Happy 120th anniversary, Lodge!
Individual Dutch Babies
2 tablespoons unsalted butter
½ cup all-purpose flour
¼ cup sugar
¼ teaspoon kosher salt
3 large eggs
¾ cup milk
1 teaspoon pure vanilla extract
Preheat the oven to 450˚F. Divide the butter among 2 6 ½” cast iron skillets and bake for 6 to 8 minutes, or until browned. Meanwhile, whisk together the flour, sugar, and salt in a large bowl. Whisk together the eggs, milk, and vanilla in a medium bowl. Add the egg mixture to the flour mixture in thirds, whisking after each addition until smooth. If you add the wet ingredients to the dry ingredients all at once, you will inevitably wind up with a lumpy batter. As soon as the butter is brown, divide the batter among the hot skillets and bake for 22 to 25 minutes, or until puffed and golden brown. Serve immediately.

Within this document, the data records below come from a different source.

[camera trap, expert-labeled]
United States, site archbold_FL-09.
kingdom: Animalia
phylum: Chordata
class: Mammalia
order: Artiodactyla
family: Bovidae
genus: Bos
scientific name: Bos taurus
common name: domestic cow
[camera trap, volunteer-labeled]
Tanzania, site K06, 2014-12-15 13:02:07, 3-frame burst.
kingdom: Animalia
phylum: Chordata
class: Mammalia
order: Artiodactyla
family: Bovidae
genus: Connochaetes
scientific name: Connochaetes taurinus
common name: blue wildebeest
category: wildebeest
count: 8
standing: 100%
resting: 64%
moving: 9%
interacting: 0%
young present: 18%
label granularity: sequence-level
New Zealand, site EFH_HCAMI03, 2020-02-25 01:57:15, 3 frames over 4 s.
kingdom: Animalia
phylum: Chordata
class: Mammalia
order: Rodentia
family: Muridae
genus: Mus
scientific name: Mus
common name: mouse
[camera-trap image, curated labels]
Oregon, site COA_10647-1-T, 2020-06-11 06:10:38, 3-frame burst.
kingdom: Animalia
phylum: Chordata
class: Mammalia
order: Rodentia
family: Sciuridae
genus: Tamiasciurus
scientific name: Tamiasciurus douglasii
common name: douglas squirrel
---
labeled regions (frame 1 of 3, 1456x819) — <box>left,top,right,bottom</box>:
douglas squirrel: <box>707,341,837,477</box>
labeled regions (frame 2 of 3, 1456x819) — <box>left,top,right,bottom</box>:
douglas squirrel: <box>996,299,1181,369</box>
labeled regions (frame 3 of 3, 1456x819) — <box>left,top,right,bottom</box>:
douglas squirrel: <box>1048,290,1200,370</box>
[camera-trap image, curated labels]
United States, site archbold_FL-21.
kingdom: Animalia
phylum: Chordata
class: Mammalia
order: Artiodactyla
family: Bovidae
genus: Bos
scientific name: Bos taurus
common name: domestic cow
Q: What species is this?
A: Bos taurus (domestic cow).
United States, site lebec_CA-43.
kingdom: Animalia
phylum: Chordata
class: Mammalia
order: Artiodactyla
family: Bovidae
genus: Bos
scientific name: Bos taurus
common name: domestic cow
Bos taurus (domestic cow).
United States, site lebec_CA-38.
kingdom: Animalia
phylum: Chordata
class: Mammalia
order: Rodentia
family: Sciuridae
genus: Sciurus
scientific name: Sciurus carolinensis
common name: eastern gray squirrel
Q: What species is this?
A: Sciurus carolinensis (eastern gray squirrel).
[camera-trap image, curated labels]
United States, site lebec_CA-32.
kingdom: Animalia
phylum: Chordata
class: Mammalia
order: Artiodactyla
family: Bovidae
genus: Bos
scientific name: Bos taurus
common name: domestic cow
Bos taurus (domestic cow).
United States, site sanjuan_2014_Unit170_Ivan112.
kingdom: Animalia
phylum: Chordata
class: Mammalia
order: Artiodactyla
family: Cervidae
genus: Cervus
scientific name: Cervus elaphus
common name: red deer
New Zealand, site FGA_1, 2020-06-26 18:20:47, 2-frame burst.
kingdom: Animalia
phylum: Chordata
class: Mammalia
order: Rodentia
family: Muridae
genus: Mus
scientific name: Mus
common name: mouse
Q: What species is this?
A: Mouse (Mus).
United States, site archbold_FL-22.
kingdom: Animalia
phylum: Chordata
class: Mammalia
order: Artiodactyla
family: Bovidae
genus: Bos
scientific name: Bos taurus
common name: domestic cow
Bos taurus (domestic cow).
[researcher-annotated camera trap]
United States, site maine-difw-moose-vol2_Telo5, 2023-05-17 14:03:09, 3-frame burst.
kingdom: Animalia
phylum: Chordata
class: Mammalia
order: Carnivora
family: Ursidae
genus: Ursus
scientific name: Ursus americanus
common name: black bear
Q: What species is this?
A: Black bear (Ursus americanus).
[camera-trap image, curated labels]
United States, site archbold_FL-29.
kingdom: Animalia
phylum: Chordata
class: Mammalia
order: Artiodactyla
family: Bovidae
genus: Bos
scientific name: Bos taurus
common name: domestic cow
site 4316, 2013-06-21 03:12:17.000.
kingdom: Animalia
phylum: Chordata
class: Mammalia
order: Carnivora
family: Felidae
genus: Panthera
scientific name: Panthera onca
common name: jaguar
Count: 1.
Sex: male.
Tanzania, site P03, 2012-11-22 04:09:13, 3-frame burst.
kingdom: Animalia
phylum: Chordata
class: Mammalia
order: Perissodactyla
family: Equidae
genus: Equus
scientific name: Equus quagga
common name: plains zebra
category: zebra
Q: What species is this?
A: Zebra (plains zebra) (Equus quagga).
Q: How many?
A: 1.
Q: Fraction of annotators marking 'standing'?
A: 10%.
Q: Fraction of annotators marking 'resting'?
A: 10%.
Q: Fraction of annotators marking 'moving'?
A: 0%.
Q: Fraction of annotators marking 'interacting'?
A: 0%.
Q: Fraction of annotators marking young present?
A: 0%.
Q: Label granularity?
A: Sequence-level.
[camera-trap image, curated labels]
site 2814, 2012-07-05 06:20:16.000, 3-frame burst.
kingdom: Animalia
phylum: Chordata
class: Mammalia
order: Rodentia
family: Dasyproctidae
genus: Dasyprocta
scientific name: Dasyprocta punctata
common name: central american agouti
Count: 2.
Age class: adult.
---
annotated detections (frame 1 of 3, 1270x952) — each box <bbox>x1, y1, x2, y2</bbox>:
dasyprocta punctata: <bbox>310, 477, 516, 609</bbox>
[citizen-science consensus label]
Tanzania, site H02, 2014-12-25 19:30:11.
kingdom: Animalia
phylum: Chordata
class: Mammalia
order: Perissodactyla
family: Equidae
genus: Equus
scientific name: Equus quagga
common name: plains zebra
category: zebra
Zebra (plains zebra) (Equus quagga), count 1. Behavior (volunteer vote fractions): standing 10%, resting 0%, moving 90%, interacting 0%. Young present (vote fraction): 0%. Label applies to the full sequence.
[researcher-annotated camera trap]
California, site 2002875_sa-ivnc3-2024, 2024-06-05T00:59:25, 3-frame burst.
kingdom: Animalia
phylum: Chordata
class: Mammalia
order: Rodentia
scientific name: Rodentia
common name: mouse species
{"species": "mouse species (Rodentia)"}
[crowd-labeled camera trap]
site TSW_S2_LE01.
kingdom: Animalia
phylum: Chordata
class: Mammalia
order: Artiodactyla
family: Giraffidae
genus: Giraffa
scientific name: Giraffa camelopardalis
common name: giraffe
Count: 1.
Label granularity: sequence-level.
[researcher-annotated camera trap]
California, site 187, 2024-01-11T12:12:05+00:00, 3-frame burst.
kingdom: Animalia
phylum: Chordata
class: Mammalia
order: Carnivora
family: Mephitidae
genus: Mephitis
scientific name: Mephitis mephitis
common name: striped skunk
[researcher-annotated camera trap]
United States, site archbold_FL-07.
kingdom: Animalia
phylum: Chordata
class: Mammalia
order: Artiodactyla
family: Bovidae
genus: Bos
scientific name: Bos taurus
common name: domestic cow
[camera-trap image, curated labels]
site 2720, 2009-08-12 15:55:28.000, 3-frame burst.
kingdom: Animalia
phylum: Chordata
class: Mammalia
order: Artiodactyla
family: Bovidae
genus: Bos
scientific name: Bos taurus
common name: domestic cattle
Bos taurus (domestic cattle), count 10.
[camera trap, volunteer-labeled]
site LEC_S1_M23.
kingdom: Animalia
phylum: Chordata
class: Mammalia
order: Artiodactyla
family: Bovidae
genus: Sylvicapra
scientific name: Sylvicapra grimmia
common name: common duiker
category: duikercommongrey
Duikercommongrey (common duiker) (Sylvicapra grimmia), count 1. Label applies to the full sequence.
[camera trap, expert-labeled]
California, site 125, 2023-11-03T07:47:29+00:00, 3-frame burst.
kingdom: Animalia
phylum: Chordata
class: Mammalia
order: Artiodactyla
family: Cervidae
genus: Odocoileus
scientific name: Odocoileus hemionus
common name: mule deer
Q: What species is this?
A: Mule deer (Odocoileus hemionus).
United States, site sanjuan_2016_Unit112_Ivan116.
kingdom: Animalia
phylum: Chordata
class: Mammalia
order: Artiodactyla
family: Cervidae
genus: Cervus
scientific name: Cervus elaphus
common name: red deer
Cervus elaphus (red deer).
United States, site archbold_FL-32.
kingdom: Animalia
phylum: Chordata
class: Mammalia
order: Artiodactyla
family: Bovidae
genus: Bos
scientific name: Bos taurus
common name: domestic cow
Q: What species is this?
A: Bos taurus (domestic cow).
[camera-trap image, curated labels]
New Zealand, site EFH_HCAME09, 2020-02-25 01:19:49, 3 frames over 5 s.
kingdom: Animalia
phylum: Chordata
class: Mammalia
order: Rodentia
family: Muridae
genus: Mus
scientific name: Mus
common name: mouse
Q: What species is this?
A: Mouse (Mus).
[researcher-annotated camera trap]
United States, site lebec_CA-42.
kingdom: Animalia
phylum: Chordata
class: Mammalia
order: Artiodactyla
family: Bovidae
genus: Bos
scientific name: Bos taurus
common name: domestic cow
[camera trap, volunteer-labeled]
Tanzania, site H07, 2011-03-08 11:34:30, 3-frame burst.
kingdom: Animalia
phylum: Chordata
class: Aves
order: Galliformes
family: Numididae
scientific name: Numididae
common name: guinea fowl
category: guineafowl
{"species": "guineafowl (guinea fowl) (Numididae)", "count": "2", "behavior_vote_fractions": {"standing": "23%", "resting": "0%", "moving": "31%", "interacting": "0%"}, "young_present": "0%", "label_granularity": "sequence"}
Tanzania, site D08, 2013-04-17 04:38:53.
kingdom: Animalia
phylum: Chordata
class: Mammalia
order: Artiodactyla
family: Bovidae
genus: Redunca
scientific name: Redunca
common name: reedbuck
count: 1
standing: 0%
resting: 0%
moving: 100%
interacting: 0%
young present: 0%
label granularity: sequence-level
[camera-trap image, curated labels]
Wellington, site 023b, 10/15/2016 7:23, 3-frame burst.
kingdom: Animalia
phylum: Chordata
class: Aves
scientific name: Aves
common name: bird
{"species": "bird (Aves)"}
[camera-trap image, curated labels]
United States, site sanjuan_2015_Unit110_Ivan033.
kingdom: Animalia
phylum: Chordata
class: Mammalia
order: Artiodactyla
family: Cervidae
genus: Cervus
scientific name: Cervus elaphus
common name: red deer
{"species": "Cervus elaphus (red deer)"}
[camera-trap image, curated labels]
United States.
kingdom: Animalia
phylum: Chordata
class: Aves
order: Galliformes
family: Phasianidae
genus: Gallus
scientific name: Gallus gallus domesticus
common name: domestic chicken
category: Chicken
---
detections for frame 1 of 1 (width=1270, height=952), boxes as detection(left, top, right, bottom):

Serves 2. For breakfast, lunch, or brinner, these babies are delicious served with nothing but a spoonful of preserves or a drizzle of maple syrup or honey. Take them from simple to spectacular with a topping of seasonal fruit and lightly sweetened vanilla whipped cream. Strawberries and cream is always a hit at my house.
Sometimes I serve the babies right in the pans, sometimes I slide them out onto plates.
The cast iron keeps them warm longer, but of course it melts toppings like whipped cream faster too. For a more substantial crust that is even more resistant to falling, substitute 2 tablespoons of cornstarch for 2 tablespoons of the flour. If you treated yourself to a Lodge 120th Edition 8” skillet, you can use it to make a single large Dutch baby. It will take 7 to 9 minutes to brown the butter and 24 to 27 minutes to bake the 8” baby.